Why does bold and courageous come into my mind when I think of Earnhardt Jr.? Here’s why:
The weight of the NASCAR world was thrown onto the young driver in 2001 when his father was tragically killed in the Daytona 500. As a young driver in NASCAR at the age of 26, it was more to handle. However, he handled it well. The NASCAR world looked for Jr. to carry the torch and live up to the legacy his father left. The weight of living up to that legacy left Earnhardt, Jr. burdened.
In 2007, he announced that he would leave the organization his father started, Dale Earnhardt Incorporated, to go race for Rick Hendrick at Hendrick Motorsports in 2008. That was a bold move leaving an organization that he was slated to run in the future for a ride at Hendrick. He ultimately left that organization because Theresa Earnhardt, his stepmother, would not give him controlling interest in the organization.
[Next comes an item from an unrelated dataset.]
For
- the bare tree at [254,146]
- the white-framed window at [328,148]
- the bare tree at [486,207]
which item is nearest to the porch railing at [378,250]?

Earnhardt Jr.
Later that season, he announced that he would be joining Hendrick Motorsports in 2008, where he is set to end his career.
In the midst of a career shakeup in the Cup Series, Jr also started a NASCAR Xfinity Series team, JR Motorsports, in 2006 just before the economic struggles began in the United States. In an effort to survive, JR Motorsports joined an alliance with Hendrick Motorsports in 2008 that would provide engineering, chassis, and engine support. Without the bold and courageous move to join an alliance with Hendrick, JR Motorsports would probably not be able to field five cars in 2017.
More recently, Jr. made a bold and courageous move to step out of the car in 2016 after suffering a concussion. He also made the decision to be open and candid about the struggles and experience of rehabilitation from concussions.
The decision to be candid with media and fans showed athletes that they do not have to be silent about the issues they face due to participating in the sports they love. This decision also opened the door for Earnhardt Jr. to help others find ways to get treated for concussions they have suffered.
Although he may retiring for Cup action in 2017, Earnhardt Jr is still set to be around the NASCAR realm as a team owner in the Xfinity Series and potentially on TV.
As Dr. Suess once said, “Don’t cry because it’s over, smile because it happened.” To Dale Earnhardt Jr., thank you for your impact on our sport and the best is yet to come.